Batsman will continue to play Test cricket for national team.
Batsman Younis Khan ended his one-day career after the first day-night international against England in Abu Dhabi on Wednesday, scoring just nine in his last match.
The 37-year-old had wanted to leave the format on a high after he was selected in the 16-man squad for the four-match series against England despite patchy recent form but his wish remained unfulfilled. He fell caught at mid-on by Adil Rashid off seamer Reece Topley.
Earlier in the day Khan announced Wednesday’s game would be his 265th one-day international, nearly 16 years after making his debut against Sri Lanka in Karachi in February 2000. He has scored 7,249 runs with seven hundreds and 48 half-centuries in one dayers, but managed just 72 runs in his last six games—all this year.
“He will retire from one-day cricket after Wednesday’s game and he has conveyed this to us,” team manager Intikhab Alam told AFP earlier in the day.
Khan had retired from Twenty20 cricket after leading Pakistan to the World Twenty20 title in England in 2009. He was subsequently out of the one-day squad for most of 2013 before being selected for the tour of Sri Lanka in June last year. He managed to score just three in the only match before he had to return home following the death of his nephew.
Dropped from the one-day team against Australia last year, Khan smashed a total of 468 in the 2-0 Test win against Australia that forced the selectors to recall him to the one-day team. But he failed miserably in the World Cup 2015, managing 6, nought and 37 in the three matches he played before being dropped from the side again.
Khan said he had consulted with those close to him before reaching the decision. “I am proud to announce that after playing for Pakistan for 15 years I am announcing my retirement. I consulted with my close friends and family members before taking this decision,” he said in a statement. “As a batsman I played a positive role in the team’s wins in one-day cricket and now I realize that it’s time to keep myself away from limited overs cricket.

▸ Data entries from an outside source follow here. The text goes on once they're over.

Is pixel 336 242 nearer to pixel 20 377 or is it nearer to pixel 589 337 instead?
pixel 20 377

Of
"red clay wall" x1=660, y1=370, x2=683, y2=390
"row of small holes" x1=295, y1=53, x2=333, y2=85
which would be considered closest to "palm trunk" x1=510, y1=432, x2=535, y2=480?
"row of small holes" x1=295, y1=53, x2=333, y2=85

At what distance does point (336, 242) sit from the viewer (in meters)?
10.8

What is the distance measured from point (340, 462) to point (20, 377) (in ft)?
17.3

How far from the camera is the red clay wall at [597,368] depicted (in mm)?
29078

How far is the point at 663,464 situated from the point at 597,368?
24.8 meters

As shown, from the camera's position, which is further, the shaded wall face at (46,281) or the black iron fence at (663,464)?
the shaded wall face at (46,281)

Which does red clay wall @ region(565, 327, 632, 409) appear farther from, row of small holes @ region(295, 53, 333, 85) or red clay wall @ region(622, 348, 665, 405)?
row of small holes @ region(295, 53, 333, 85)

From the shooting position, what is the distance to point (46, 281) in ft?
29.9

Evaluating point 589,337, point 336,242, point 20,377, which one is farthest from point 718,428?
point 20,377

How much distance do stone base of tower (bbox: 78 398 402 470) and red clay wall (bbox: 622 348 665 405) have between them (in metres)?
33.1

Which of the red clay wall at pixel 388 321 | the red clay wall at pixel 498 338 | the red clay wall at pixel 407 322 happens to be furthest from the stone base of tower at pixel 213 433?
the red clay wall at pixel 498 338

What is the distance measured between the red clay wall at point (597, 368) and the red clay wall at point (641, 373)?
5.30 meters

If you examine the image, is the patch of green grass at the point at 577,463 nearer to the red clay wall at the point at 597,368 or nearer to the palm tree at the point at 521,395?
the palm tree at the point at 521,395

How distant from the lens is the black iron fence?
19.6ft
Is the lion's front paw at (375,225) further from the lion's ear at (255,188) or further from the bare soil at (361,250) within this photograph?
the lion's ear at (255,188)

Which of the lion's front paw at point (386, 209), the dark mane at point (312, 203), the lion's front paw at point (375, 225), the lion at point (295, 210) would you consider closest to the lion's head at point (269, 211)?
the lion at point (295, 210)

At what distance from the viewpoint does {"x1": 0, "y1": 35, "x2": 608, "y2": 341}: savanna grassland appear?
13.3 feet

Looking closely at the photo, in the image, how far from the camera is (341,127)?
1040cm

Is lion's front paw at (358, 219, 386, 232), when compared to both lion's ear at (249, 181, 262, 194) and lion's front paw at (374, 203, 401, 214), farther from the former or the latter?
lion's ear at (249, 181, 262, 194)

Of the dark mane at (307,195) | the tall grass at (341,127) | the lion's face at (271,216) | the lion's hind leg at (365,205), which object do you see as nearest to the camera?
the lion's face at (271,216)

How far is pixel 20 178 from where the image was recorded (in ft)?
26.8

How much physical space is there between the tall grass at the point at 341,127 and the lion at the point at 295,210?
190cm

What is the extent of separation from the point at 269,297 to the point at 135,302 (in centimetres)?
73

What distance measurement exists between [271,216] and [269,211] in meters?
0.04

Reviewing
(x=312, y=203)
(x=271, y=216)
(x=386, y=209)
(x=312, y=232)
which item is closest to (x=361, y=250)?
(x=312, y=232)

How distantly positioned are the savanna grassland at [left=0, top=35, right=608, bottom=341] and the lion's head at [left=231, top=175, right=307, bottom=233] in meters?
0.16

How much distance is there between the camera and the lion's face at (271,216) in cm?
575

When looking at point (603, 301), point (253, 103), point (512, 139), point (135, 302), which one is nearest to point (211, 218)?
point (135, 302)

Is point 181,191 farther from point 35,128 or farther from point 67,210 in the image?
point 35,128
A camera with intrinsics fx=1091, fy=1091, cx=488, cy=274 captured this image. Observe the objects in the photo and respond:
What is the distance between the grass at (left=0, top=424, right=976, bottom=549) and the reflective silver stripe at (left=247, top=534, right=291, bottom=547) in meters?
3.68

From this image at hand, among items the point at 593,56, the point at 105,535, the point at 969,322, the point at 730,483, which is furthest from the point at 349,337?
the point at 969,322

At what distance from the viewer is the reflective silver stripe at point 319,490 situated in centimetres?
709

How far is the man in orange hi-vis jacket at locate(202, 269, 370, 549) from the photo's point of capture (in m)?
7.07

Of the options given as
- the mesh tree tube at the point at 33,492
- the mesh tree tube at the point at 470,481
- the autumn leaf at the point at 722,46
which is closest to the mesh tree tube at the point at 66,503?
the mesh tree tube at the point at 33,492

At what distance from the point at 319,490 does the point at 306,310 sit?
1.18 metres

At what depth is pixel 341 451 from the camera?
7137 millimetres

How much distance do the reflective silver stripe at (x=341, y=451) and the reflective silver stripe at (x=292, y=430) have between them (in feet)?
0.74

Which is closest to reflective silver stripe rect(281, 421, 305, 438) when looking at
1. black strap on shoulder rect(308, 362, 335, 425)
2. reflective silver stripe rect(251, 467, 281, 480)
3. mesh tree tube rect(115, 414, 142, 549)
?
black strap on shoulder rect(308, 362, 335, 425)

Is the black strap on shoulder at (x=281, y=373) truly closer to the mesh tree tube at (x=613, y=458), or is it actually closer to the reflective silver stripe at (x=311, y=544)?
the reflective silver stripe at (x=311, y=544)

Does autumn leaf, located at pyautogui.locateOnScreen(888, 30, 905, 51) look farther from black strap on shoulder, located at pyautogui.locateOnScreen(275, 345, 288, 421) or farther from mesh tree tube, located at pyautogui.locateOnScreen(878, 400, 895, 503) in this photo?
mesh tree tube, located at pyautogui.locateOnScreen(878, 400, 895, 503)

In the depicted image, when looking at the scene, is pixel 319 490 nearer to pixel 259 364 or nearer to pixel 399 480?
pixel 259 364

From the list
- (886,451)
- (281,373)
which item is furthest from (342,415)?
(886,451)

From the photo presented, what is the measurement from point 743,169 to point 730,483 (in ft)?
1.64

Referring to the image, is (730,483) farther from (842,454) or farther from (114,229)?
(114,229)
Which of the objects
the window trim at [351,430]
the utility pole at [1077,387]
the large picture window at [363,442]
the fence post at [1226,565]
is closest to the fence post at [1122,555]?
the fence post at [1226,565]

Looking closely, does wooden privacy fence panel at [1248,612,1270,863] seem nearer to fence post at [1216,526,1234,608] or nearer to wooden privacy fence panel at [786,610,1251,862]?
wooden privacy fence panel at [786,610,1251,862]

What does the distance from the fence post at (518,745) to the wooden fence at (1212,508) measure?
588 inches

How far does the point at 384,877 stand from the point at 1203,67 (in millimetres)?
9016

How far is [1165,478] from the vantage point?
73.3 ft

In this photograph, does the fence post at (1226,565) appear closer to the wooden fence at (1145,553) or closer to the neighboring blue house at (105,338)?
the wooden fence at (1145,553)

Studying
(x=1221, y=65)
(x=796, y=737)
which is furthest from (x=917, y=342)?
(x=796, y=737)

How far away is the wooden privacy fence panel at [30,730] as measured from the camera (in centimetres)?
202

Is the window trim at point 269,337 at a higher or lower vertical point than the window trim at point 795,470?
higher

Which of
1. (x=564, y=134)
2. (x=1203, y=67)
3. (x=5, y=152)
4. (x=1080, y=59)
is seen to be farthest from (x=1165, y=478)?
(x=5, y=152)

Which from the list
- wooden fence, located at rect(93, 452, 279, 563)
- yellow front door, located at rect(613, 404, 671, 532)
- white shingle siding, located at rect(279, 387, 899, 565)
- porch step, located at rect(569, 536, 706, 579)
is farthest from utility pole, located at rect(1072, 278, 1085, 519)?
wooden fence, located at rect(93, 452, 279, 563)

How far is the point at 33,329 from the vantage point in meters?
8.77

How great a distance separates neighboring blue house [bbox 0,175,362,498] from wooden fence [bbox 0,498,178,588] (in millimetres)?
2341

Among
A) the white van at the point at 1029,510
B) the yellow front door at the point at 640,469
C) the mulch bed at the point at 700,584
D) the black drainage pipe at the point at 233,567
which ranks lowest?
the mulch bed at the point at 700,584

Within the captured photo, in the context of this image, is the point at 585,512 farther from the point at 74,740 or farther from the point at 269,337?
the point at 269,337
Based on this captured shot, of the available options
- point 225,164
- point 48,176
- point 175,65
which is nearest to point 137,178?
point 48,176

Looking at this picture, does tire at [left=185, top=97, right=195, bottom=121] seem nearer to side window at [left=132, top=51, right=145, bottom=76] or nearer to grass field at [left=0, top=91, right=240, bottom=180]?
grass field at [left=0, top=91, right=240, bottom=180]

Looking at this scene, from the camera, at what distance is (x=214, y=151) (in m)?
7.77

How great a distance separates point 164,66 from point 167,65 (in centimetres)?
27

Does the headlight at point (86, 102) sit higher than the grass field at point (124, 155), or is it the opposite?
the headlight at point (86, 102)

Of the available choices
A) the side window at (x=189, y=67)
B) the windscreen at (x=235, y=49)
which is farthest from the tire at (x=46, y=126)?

I hope that the young player who takes my place will keep the traditions which I have set on never compromising over discipline and fitness. I thank all my teammates and team management for their cooperation throughout my career,” said Khan, who will continue to play Test cricket.
“It’s always a tough decision for a player to retire. I played my cricket with sincerity and discipline and see Pakistan’s future as bright and am sure that youngsters can fill in. Pakistan became world champions in the past and still has the capacity to become champions of the world again.”